- **Text segment**
*****

Betabaculovirus is a genus of viruses, in the family Baculoviridae. Arthropods serve as natural hosts. There are 26 species in this genus.

Taxonomy
The following species are assigned to the genus:

 Adoxophyes orana granulovirus
 Agrotis segetum granulovirus
 Artogeia rapae granulovirus
 Choristoneura fumiferana granulovirus
 Clostera anachoreta granulovirus
 Clostera anastomosis granulovirus A
 Clostera anastomosis granulovirus B
 Cnaphalocrocis medinalis granulovirus
 Cryptophlebia leucotreta granulovirus
 Cydia pomonella granulovirus
 Diatraea saccharalis granulovirus
 Epinotia aporema granulovirus
 Erinnyis ello granulovirus
 Harrisina brillians granulovirus
 Helicoverpa armigera granulovirus
 Lacanobia oleracea granulovirus
 Mocis latipes granulovirus
 Mythimna unipuncta granulovirus A
 Mythimna unipuncta granulovirus B
 Phthorimaea operculella granulovirus
 Plodia interpunctella granulovirus
 Plutella xylostella granulovirus
 Spodoptera frugiperda granulovirus
 Spodoptera litura granulovirus
 Trichoplusia ni granulovirus
 Xestia c-nigrum granulovirus

Structure
Viruses in Betabaculovirus are enveloped. Genomes are circular, around 80-180kb in length. The genome codes for 100 to 180 proteins.

*****

- **Information shown**
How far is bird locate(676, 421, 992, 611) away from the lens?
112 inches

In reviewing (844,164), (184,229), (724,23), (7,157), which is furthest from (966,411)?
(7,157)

*****

- **Required work**
According to the text on Betabaculovirus, how many proteins does the genome code for?

- **Response area**
The genome codes for 100 to 180 proteins.